----- Task material -----

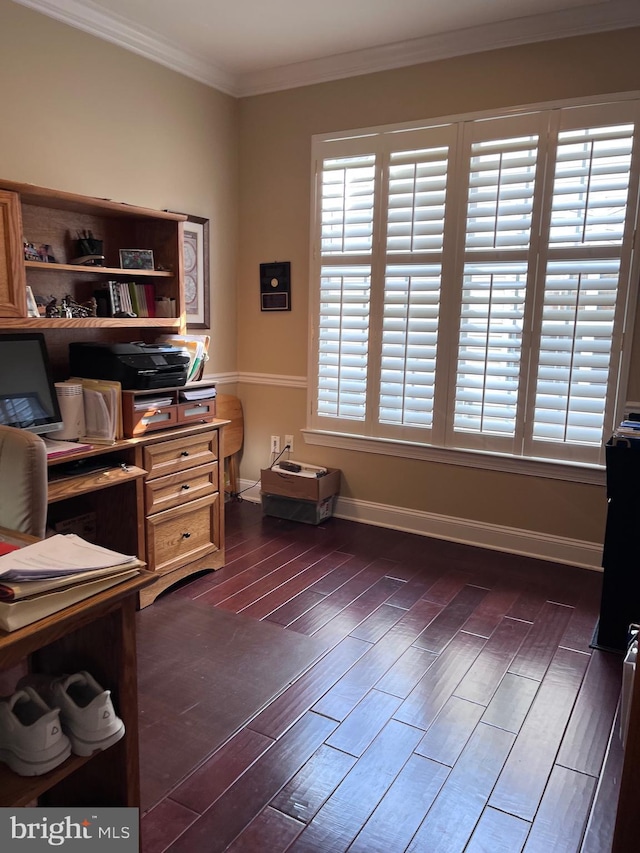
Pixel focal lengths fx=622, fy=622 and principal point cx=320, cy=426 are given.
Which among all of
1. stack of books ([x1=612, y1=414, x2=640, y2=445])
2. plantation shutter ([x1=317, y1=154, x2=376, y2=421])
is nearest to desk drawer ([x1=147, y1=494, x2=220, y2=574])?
plantation shutter ([x1=317, y1=154, x2=376, y2=421])

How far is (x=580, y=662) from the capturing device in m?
2.47

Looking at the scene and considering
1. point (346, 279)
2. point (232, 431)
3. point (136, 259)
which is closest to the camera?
point (136, 259)

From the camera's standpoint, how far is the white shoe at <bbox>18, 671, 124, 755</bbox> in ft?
4.15

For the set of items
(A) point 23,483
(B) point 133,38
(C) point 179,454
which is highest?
(B) point 133,38

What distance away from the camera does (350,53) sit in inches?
140

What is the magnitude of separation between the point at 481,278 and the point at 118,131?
2.08 meters

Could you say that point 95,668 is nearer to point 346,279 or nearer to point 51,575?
point 51,575

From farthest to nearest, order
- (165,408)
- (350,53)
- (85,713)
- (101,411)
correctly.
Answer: (350,53) < (165,408) < (101,411) < (85,713)

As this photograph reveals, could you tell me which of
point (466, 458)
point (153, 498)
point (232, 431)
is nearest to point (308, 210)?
point (232, 431)

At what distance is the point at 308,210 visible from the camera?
3930mm

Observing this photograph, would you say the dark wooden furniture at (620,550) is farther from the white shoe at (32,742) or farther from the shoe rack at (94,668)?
the white shoe at (32,742)

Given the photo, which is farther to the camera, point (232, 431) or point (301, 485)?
point (232, 431)

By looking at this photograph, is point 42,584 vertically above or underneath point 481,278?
underneath

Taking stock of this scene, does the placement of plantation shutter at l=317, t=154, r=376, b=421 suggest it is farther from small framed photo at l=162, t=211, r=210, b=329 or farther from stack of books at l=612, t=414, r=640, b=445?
stack of books at l=612, t=414, r=640, b=445
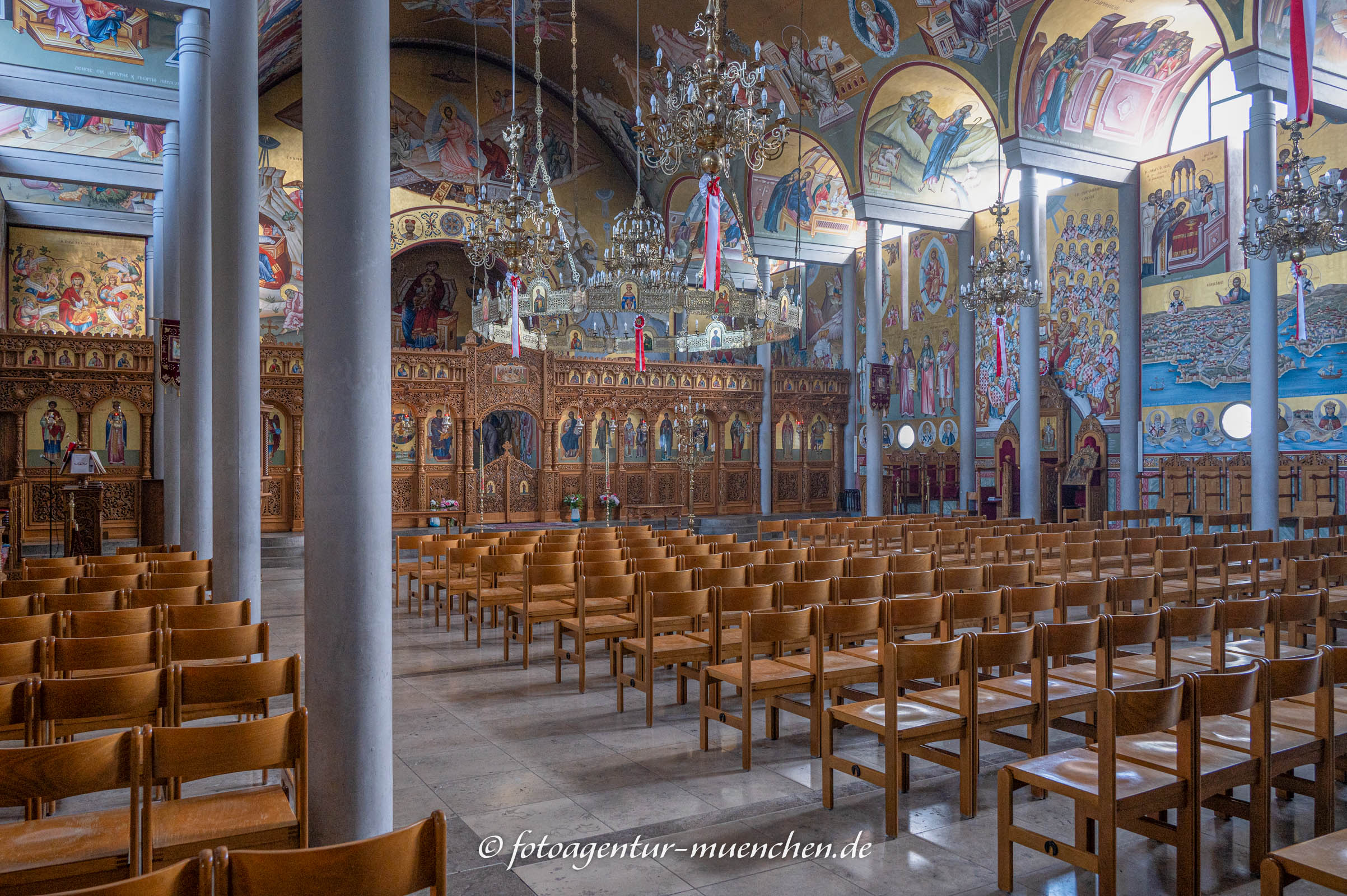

-----

### Instructions to follow
Copy out the items word for word, starting from the line containing "By looking at" and continuing through the end of the items. Include that first line, and leave out any pictures.

### Result of the task
By looking at this photograph, is point 42,584 vertically above or underneath point 481,278?
underneath

Taking stock of this scene, does the placement of plantation shutter at l=317, t=154, r=376, b=421 suggest it is farther from small framed photo at l=162, t=211, r=210, b=329 or farther from stack of books at l=612, t=414, r=640, b=445?
stack of books at l=612, t=414, r=640, b=445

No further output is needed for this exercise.